Crowdfunding – Could it be a “lifeboat” for Investigative Journalism in Vietnam?

This week, we discuss how technology changes news business models in terms of funding. This inspires me to think of crowdfunding as a solution to funding investigative journalism in Vietnam.


I’ve been a journalist for 4 years in Vietnam. And do you know what makes me mad? It is when we find out the government is doing something wrong. (And this happens all the time).  We meet our boss and say our newspaper needs to investigate those issues. Their mind goes blank and they shout “No”.

In Vietnam, journalists have to face with heavy-handed censorship. And because every press agencies are state owned, journalism cannot say anything against the government. Investigative journalists in my country are struggling to find both funding and distribution channels. Could we break this impasse?


David Appel, a freelance reporter, succeeded in raising fund for his investigative weblog.

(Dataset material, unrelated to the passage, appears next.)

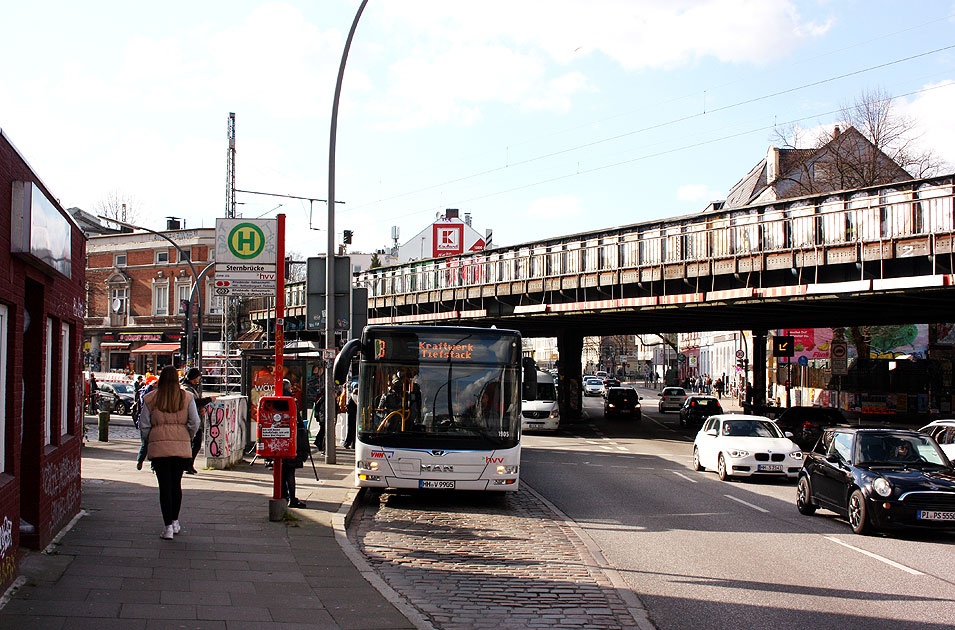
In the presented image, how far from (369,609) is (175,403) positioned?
3.50 m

His project, then, reveals that sugar companies tried to lobby the Congress to stop funding WHO because WHO”s activities pose a threat to these companies” interest.

In 2007, one of the biggest news stories in the US — the Bush administration’s firing of a group of U.S. attorneys — was covered by the reporters of the blog Talking Points Memo.

Crowdfunding has been the answer for investigative journalism around the world. In his article,  Paul Bradshaw has pointed out three models for online funding investigative works, including foundation support, viewer donation, and licensing/advertising. Usually, the reality is a combination of all three.

However, attracting readers and financial support is never an easy task. Since 2000, various non-for-profit media groups has sprouted across the world. Crowdfunding nowadays is like a fierce of starving carnivores. Only whom with the best strategy and tactics could be the survivors.

Since 2011, Knight Foundation has annually released the report “Getting Local: How Nonprofit News Ventures Seek Sustainability” analyzing many nonprofit investigative news sites. The report finds that the most successful models are those having a long-term strategic plan, annual budgetary goals and a corresponding development plan with specific metrics.

However, no successful stories can be a normative model. With consideration to Vietnam’s socio-political nature, there are two major concerns. First, the notion of philanthropic support for nonprofits is still strange in Vietnam. Second, freedom of speech is still a controversial issue.  These are big obstacles needed to overcome first!